On Adventure

In an article in the New York Times, I came across a word which describes the human need to seek novelty — Neophilia. While the characteristics of a neophiliac do not entirely describe me, the love for novelty does. This love and need brings about two important and mutually inclusive concepts that resonate through every human endeavor: Curiosity and Exploration.

Curiosity is the trait we should admire most in ourselves and in other people (despite the misused proverb). If curiosity is the cause, exploration is the effect. To explore is to experience new things and learn, which gives rise to more curiosity. Experiencing new things not only has a meditative quality that serves as an incentive, but it is what makes the experience itself more meaningful. 

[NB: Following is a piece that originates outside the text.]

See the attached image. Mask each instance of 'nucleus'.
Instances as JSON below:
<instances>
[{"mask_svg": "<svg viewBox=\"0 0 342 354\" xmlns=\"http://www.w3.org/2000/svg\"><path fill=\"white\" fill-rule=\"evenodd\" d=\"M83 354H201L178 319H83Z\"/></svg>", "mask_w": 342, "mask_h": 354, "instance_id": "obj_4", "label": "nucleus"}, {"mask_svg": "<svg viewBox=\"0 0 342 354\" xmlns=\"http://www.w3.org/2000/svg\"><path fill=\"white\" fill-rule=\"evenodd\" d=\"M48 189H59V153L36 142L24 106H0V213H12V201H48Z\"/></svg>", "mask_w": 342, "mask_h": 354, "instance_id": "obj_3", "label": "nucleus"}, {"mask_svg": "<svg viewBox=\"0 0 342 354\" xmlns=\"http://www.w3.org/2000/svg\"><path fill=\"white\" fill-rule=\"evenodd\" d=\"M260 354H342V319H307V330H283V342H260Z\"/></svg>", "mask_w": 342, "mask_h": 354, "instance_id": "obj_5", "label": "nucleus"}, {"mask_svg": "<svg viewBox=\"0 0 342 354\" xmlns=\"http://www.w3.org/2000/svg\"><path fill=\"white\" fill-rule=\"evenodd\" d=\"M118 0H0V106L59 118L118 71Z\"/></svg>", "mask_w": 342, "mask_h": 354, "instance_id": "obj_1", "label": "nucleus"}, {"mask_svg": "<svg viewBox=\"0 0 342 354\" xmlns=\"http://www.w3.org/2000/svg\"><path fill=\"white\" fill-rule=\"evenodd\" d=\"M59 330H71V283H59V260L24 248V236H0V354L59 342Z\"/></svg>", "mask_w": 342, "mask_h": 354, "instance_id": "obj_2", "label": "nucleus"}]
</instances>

Looking out at Circo Massimo
Looking out at Circo Massimo

And so we Travel

Expanding my world can only happen when I actually explore it, participate in it, and engage with it. By leaving my comfort zone and learning what is out there — the places, their people, their culture, their food, their stories.

That was an entry I wrote in my journal a little more than a year ago when I decided to write down the most important things to me in this life; travel being one of them. Lately there have been numerous articles about why it’s a good idea to travel and the benefits we reap from it. Travel not only facilitates outward exploration — to discover things things that exist beyond ourselves — but also inwardly as well by expanding our mental horizons.

Essays of Einstein
Essays of Einstein and other interesting minds

And so we Read

Reading books is another one of my favorite ways of exploration. We exercise our ability to empathize with authors and characters to not only see things from their perspective, but to allow ourselves to adopt their thinking as we read the words on the pages. It’s a refreshing feeling to think as someone who might be more mature than us, more resilient, or even wiser. If we do it enough, we begin to assimilate the patterns of thought and as it becomes part of us, we grow. We can, by proxy, travel to worlds that only exists in fantasy and experience new wonderful things. We can have a conversation with the author’s words and end up knowing more about ourselves than before we picked up the book.

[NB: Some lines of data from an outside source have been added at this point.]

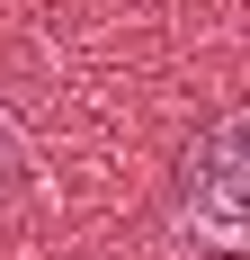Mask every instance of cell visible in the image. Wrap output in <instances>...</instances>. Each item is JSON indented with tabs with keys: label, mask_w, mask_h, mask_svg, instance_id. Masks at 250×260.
<instances>
[{
	"label": "cell",
	"mask_w": 250,
	"mask_h": 260,
	"mask_svg": "<svg viewBox=\"0 0 250 260\" xmlns=\"http://www.w3.org/2000/svg\"><path fill=\"white\" fill-rule=\"evenodd\" d=\"M170 224L188 251H215V260L250 251V108H224L197 126L170 180Z\"/></svg>",
	"instance_id": "6da1fadb"
},
{
	"label": "cell",
	"mask_w": 250,
	"mask_h": 260,
	"mask_svg": "<svg viewBox=\"0 0 250 260\" xmlns=\"http://www.w3.org/2000/svg\"><path fill=\"white\" fill-rule=\"evenodd\" d=\"M18 180V126H9V108H0V188Z\"/></svg>",
	"instance_id": "7a4b0ae2"
}]
</instances>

And so we have Conversations

Being curious necessitates exploration on so many different levels. While conversing with words in books can bring endless experiences, it does not completely fulfill the need for human interaction. It is exhilarating to exchange thoughts and ideas with equally passionate people. Most of what we will learn about the world and ourselves is through others. Conversations are a way to explore others by seeing them from what they choose to share as much as by what they do not. We can help them battle their inner demons while they can help us battle ours. Through conversation, we can show other people their best self by uncovering it, or pointing them in the right direction toward it. Conversations are a way of exercising our mastery  with the language that gets us what we want in this world.

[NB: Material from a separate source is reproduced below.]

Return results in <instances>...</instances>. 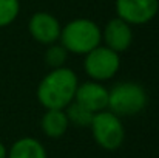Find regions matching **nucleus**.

We are Creating a Character, We are Building a Story

So what does curiosity get us? The need to explore. And we do just that — travel, read, converse, try new things, learn — and we grow even more curious, so we explore even more. I would argue that there are many byproducts from this cycle of being curious and exploration. Some of the more obvious ones are what we have as a species: our technology, our arts, our knowledge. Then there is the byproduct which many would argue is the end to it all: happiness.

What we are more concerned with is what we see in every curious person we know: depth. There is much depth of character in these people and it inspires us to know what depths we can explore and discover within.

This is our adventure. Every travel, every book, every conversation, and every exploration is our quest to answers. Answers that will attempt to quench the fires of our curiosity, only to let them burn brighter. After all, a quenched fire is a dead flame.